NAOMI KLEIN: Yeah, it’s extraordinary. You know, Bill McKibben said it’s wonderful that people are occupying Wall Street, but Wall Street is occupying the State Department. It seems from these demonstrations, there is—obviously there is a connection, because I think what’s driving people to the streets in New York and around the country now, in the Occupy together movement and moment, is the realization that change is not going to come through the ballot box, because the political process has been bought and paid for.

And, you know, one thing that I find so inspiring about this moment—and I say this of both the Keystone XL protests and the Occupy Wall Street protest—is that my biggest fear about the Obama presidency was that it was going to lead this generation of young people into political cynicism and political apathy, because you saw such tremendous hopes raised in 2008, and so many young people really drove that campaign, knocking on doors and sleeping on floors for Obama. And, you know, many of us saw the betrayals coming. And they have come, and in climate, I think, more than any other area, but also just in the failure to provide hope for this generation. And they could be retreating into cynicism and apathy. But instead of retreating into cynicism and apathy, they are going to where the power is. They’re realizing that the change is not coming in Washington, because politicians are so controlled by corporate interests, and that that is the fundamental crisis in this country. And that’s what’s so profound about this.

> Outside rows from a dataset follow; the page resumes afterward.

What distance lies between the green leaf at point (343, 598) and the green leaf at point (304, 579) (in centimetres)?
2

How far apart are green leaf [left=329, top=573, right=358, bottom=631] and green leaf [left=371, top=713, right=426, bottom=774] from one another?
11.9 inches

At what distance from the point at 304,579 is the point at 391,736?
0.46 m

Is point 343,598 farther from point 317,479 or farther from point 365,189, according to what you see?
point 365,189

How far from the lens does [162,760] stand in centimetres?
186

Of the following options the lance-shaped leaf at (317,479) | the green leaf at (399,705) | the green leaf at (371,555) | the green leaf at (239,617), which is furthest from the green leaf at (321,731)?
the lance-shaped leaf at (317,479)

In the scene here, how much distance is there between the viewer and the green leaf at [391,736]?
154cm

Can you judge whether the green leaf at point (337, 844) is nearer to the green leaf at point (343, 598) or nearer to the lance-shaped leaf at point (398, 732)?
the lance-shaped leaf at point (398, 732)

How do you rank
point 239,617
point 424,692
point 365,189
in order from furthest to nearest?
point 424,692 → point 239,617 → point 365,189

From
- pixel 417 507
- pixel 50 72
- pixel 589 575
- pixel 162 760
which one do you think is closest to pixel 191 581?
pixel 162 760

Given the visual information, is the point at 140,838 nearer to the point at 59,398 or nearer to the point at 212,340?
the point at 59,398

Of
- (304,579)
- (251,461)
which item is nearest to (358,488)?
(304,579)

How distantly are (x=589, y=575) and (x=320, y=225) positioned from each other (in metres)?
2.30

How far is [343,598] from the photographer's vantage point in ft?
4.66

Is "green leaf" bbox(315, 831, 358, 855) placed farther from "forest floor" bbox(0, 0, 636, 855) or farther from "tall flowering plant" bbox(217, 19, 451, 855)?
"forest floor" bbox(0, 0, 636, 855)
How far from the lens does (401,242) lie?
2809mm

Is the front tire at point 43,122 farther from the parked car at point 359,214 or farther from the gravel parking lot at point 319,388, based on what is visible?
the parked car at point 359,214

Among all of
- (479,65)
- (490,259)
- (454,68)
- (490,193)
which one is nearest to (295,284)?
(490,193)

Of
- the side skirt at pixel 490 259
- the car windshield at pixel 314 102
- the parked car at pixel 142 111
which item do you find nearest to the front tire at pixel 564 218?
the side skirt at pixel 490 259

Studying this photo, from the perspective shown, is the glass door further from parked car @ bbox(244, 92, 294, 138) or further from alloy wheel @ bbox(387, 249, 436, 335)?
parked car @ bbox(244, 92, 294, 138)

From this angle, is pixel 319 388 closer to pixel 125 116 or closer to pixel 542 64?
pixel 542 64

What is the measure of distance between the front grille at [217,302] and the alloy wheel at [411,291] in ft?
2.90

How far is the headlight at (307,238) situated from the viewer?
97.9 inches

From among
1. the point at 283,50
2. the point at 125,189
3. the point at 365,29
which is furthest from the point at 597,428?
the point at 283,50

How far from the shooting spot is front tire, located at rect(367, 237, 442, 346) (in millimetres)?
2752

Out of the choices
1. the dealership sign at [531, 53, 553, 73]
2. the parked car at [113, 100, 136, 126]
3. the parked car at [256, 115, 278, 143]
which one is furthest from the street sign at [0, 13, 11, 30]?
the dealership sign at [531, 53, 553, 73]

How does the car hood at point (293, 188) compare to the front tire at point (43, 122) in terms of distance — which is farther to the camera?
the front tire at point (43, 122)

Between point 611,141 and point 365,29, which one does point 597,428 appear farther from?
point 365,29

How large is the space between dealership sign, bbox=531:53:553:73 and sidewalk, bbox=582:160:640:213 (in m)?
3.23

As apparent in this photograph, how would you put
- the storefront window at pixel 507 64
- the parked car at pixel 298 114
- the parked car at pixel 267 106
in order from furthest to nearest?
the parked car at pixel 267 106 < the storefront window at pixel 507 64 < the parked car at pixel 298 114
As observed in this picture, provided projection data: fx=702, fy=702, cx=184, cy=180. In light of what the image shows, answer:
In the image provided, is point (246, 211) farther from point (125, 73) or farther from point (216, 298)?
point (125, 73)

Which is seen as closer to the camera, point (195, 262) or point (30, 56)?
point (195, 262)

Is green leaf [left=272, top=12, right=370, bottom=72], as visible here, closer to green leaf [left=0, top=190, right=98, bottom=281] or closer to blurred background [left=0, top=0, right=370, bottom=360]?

But in terms of those emails, it’s just an illustration of it. So, you have Paul Elliott, who was deputy campaign director for Hillary Clinton’s campaign, gets hired by TransCanada, which is the company that is building—wants to build this pipeline from the Alberta tar sands to Texas to carry a very dirty form of oil. Tar sands oil emits three times as much greenhouse gases as a regular barrel of Canadian crude, because, of course, it is in solid form. So, you have to use all of this energy to get it out and to liquify it and then to put it into that pipeline. So it’s very controversial. They know it’s controversial, because there’s a huge international movement against the tar sands. Europe is working very hard to ban tar sands oil. And there’s a very good chance that that oil carried to Texas wouldn’t actually go into the U.S. market, that much of it would be exported to Europe or to Latin America. It’s going to an export port. And so, they know they’ve got a fight against—ahead of them, so they hire Paul Elliott, Hillary Clinton’s campaign director, to be their lobbyist. And this is key. Because it’s a Canadian company and a Canadian project, it doesn’t go through Congress. The approval goes through the State Department. The State Department has to issue a certificate of national interest. So they’re very, very smart. They hire Paul Elliott as their lobbyist, who’s friends with everybody at the State department. And now Friends of the Earth got copies of these emails, and they show this outrageously cozy relationship, where literally you have—you have somebody in the—that email comes from somebody in the U.S. consulate in Ottawa. And Paul Elliott is informing her—her name is Marja Verloop—that he has gotten Max Baucus, Senator Max Baucus, on side for the Keystone pipeline project, which was a major political coup.

AMY GOODMAN: We have 20 seconds.

NAOMI KLEIN: And she writes back, “Go Paul!” Exclamation mark. So, literally cheerleading him. So if you—and the response of the State Department was, “Well, we meet with environmentalists, too.” But just imagine them writing an email to Bill McKibben: when he says, “We got more than 1,200 people arrested,” and they would write back, “Go Bill!”? The day that happens, I’ll stop worrying.

AMY GOODMAN: Naomi Klein, thank you for being with us, and we’ll continue this conversation offline, and we’ll put it on our website at democracynow.org. Naomi Klein, journalist and author. Her latest book, The Shock Doctrine: The Rise of Disaster Capitalism, was arrested just a few weeks ago in Washington, D.C., at the tar sands protest. Over 1,200 people were arrested there.